Sorun —
Manavgat yangını haberinde "YAŞLI ADAM: 7" ifadesinden başlayıp "konuşma gayri be." ifadesiyle biten bölümü, iki ucu da dahil olmak üzere hiçbir değişiklik yapmadan yeniden yazın.

Belge bölümü —
================
Haber: TAMER ARDA ERŞİN - Kamera: ÜNAL AYDIN
Demokrasi ve Atılım (DEVA) Partisi Genel Başkanı Ali Babacan, Manavgat yangınında en büyük maddi kaybın yaşandığı Kalemler Köyü’nde yurttaşlara geçmiş olsun ziyaretinde bulundu. 7 çocuk babası yaşlı adam Babacan’ı görünce “Seni biliyorum” diye gözyaşlarını tutamadı. Yaşlı adam, oğlunun kendini yangından kurtarırken yaralandığını anlatarak, “Oğlum kurtardı zaten bizi. Her tarafı yandı. O olmasa yandıydık zaten. Allah ömür versin size, ben öyle duacıyım” dedi.
DEVA Partisi Genel Başkanı Babacan, 5 kişinin yangında hayatını kaybettiği Antalya’nın Manavgat ilçesine geldi. Babacan, Antalya Büyükşehir Belediyesi’nin Afet Koordinasyon Merkezi ve Menemen Belediyesi’nin Yangın Dayanışma Merkezi’ni ziyaret ederek, buradaki çalışmalar hakkında bilgi aldı. Babacan, yangından etkilenen köylerden Kalemler Köyü’ndeki yurttaşlara geçmiş olsun ziyaretinde bulundu. Köy muhtarı ve köylüler yangının büyüklüğünü ve köye nasıl sıçradığını Babacan’a anlattı.
Yaşlı bir yurttaş Babacan’ı görünce “Seni biliyorum” diyerek, gözyaşlarını tutamadı. Yangında oğlu yaralanan yaşlı adam yangının büyüklüğünü “Oğlum kurtardı zaten bizi. Her tarafı yandı. O olmasa yandıydık zaten. Allah ömür versin size, ben öyle duacıyım” diye açıkladı. Yaşlı adam Antalya’da bir doktorun kendisiyle nasıl ilgilendiğini Babacan’a aktardı. 7 çocuğu olduğunu söyleyen yaşlı adam, çocuklarına sitem edince yangının acısını biraz olsun unutturan ve tebessüm ettiren diyalog yaşandı:
BABACAN: Kaç çocuk var?
YAŞLI ADAM: 7 tane var da, üçü adam değil. Bunlar bakarlar, ötekilerin hepsini evini yaptırdım. Söylesem bilirsin, oğlanı da bilirsin. Adam değil.
YAŞLI ADAMIN EŞİ: Tamam konuşma gayri be.
YAŞLI ADAM: Siz de bakarsınız, bu oğlanların dördü de bakar.
YAŞLI KADIN: Hepsi bakar.
YAŞLI ADAM: Yalan söyleme be. (Gülüşme yaşandı.) Hayatta yalanı sevmem.
“KİMSE YARDIMA GELMEDİ”
Çocuğu yangında yaralanan ve kendisinin de elleri yanan yaşlı bir adam, “Ahırı kurtarayım diye böyle yangının köye ineceğini bilmiyorduk. İtfaiye yok. Hiçbir kurum gelmedi, ahır da yandı, biz de gittik” diye sitem etti. Yaşlı adamın yeğeni ise 112 Acil’i 5 sefer aramalarına karşın kimsenin kendilerine yardım etmeye gelmediğini dile getirerek, “Gelip de bizi kurtarmadılar, ben kendi itfaiyeci arkadaşımı aradım. Geldiler beni yukarıdan çıkardılar, 10 kişiyi” diye konuştu.
================
Kayıt listesi —
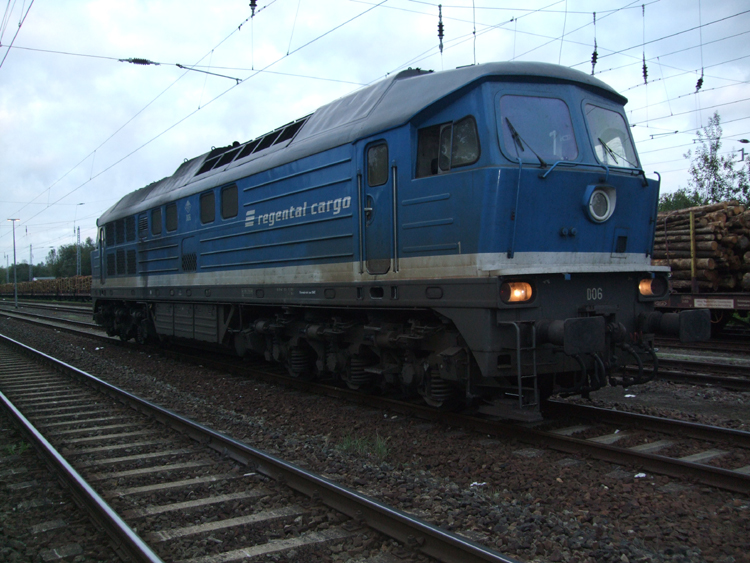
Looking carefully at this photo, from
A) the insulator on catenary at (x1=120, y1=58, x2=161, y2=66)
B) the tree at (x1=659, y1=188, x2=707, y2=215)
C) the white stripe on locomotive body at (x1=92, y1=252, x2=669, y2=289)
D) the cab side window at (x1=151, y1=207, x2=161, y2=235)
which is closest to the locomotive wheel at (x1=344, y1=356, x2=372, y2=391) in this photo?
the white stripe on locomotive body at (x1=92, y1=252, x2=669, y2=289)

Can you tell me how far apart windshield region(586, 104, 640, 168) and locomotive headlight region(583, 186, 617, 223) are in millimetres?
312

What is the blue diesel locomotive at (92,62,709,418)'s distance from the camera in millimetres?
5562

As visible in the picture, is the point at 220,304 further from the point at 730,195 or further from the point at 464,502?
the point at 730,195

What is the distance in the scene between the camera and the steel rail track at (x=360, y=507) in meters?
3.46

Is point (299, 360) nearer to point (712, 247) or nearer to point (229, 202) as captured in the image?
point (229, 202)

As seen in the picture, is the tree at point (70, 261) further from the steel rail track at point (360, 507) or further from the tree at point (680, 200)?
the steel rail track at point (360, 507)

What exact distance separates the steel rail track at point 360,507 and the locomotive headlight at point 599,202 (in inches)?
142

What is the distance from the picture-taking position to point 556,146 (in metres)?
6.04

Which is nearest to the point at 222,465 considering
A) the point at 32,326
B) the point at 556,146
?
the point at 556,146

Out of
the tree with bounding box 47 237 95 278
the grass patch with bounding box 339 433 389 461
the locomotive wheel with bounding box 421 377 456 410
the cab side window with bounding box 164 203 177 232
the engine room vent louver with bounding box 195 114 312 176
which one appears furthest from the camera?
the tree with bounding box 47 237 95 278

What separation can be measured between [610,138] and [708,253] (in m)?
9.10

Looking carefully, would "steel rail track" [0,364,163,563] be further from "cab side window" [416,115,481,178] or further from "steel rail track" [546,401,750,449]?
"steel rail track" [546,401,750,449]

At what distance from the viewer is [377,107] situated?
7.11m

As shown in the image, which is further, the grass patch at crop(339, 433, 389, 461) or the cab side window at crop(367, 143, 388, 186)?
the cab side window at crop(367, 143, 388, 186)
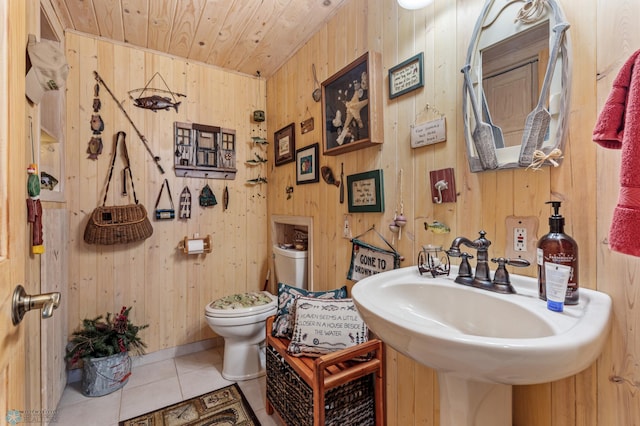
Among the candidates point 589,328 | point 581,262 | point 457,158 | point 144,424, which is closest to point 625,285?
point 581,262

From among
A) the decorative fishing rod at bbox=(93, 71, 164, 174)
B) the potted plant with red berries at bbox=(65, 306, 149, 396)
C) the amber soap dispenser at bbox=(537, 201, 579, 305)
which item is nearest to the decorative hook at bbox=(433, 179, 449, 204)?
================
Sonuç —
YAŞLI ADAM: 7 tane var da, üçü adam değil. Bunlar bakarlar, ötekilerin hepsini evini yaptırdım. Söylesem bilirsin, oğlanı da bilirsin. Adam değil.
YAŞLI ADAMIN EŞİ: Tamam konuşma gayri be.